In Lignano Sabbiadoro, a place I've been visiting regularly for years, there's a Brazilian restaurant with a framed photograph on the wall — signed and dedicated to the owner by none other than Arthur Antunes Coimbra, better known as Zico. No words are needed to explain the love that Udine and its surrounding province still hold for the Brazilian maestro.
His brief yet legendary spell at Udinese secured his place among the greats in Italian football folklore. Italy's football fans, notoriously critical of players who haven't faced the country's renowned defensive dark arts, were won over by his brilliance. However, as unforgettable as his time in Udine was, it was only a small chapter in his illustrious career — and certainly not the most significant one.
When Zico arrived in Italy in 1983, the excitement from the press was accompanied by skepticism. He was already 30 years old, accustomed to the warmth of Rio and the "loose" defenses of South America — an outdated stereotype then as it is now. But any doubts were quickly buried beneath an avalanche of goals and dazzling plays.
Zico was the product of a South America still plagued by malnutrition — much like Garrincha, or Messi, whose growth hormone deficiency nearly ended his career before it began. He was skinny, barely had any muscle mass, and was small even by footballing standards. And yet, like the greatest of underdogs, he lifted the world on his shoulders through sheer quality.
Standing at just 170 cm, he seemed utterly unsuited for the brutal football of the 1970s. And yet, he floated — effortlessly defying physics with his grace, balance, and technique.
Much like Iniesta — almost a midfield version of Zico — he played a type of football that seemed to transcend physicality. He abandoned the traditional notions of grit and tenacity in favor of a higher abstraction of the game, one built entirely on technique and finesse. His dominance was almost illogical, yet undeniable — whether as a prolific goal-scorer, a masterful playmaker, or a set-piece specialist whose free kicks were treated like penalty kicks, such was the inevitability of their accuracy.
Perhaps no team seized a moment in time quite like Brazil in 1982 — the team that embodied football as an art form, preached and perfected under Telê Santana. It hardly matters that Brazil's greatest post-war footballing moment carries, for them, a tragic name — the Disaster of Sarrià. Because even now, over 40 years later, football lovers around the world still have Zico's genius imprinted in their minds.
Four years earlier, in Argentina, he had endured a disappointing tournament — his free-flowing football clashing with the rigid, militaristic discipline of manager Cláudio Coutinho. But in Spain, Zico redeemed himself completely. Not only did he score, but he recited football, painting masterpieces with every touch.
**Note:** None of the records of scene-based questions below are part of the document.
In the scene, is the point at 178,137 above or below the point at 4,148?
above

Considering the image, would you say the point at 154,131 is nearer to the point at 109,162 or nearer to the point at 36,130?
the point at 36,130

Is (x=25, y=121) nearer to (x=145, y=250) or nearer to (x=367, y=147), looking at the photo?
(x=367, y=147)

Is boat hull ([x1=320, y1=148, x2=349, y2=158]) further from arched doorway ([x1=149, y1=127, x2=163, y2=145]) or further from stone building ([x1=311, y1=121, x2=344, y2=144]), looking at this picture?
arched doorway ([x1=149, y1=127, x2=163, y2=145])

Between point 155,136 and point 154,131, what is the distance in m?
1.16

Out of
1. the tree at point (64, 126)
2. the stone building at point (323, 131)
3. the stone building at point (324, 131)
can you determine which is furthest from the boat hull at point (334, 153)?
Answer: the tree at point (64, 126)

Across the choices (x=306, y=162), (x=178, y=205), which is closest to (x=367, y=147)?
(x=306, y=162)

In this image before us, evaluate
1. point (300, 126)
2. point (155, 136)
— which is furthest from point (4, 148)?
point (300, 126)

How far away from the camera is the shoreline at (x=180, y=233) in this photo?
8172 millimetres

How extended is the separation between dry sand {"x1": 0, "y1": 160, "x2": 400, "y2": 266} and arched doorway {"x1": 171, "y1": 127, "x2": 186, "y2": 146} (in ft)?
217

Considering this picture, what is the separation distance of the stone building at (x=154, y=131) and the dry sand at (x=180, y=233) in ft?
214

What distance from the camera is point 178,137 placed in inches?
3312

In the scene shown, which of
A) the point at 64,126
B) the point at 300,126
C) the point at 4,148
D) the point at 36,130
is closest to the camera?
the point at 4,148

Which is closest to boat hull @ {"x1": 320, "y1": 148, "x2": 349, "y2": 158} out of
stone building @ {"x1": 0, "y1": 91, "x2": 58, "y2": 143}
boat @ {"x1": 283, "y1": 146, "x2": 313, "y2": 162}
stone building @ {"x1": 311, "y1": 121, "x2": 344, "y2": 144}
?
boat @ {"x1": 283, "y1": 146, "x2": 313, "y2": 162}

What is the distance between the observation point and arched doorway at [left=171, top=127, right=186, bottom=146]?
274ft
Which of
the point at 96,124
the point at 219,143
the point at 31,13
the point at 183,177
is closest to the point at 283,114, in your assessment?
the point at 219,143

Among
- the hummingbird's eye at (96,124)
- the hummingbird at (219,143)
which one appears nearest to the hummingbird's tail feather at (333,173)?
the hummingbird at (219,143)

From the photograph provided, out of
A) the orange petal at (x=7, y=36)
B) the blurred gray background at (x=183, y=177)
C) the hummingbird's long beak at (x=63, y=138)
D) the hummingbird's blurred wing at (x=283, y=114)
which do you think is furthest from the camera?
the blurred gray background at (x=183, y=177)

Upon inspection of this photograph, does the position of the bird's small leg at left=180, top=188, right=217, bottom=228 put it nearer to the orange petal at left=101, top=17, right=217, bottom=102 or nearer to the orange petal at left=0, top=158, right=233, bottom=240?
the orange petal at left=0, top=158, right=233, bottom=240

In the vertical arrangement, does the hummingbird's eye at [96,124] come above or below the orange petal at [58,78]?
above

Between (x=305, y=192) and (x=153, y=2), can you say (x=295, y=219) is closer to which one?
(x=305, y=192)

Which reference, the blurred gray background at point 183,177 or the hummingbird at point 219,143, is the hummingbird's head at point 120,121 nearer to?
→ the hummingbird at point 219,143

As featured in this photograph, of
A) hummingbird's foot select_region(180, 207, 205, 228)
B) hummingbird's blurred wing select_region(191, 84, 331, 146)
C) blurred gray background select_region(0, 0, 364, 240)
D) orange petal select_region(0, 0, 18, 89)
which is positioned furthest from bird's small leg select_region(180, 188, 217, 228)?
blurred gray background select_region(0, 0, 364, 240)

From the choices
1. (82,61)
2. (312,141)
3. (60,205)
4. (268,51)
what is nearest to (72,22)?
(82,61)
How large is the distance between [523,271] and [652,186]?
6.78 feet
Nicknamed "Galinho" — Little Rooster — for his thick, youthful curls but also for the graceful flamboyance of his game, Zico was a footballing aesthete's dream. His slight touch of narcissism, his poetic relationship with the ball, and his almost theatrical elegance made him a gift to lovers of football's beauty.
To borrow a brilliant phrase from David Foster Wallace, he was at once more real and less real than the others. His style, his pure aesthetic joy, made this contradiction not just possible, but inevitable. Zico looked ethereal, as if devoted purely to beauty — yet, paradoxically, he was also one of the most clinically decisive players of his era.
This is one of those paradoxes that only the greatest can embody without contradiction. In football, we often divide players into two rigid categories: the practical and the artistic. But I believe this is a very European way of thinking — one that Brazilian football, at least in Zico's era, would have dismissed outright.
From the moment he was a skinny little kid, playing in the streets of Rio in a Juventude jersey, surrounded by his brothers, he dominated the game through pure skill alone. He was blessed with talent, but also with passion, determination, and discipline — the things that turned an unlikely physique into one of the most beautiful players the game has ever seen.
Without his stint in Udine, Zico might have been remembered as an incomplete genius by the generalist fan — someone who never fully conquered Europe, who never lifted an international trophy, who never reached a World Cup final. That perception would have been a mistake. But thankfully, Zico defied the cold logic of result-driven football.
He was one of the few who could fill the world with beauty, almost effortlessly. And in his case, that's all that should ever matter.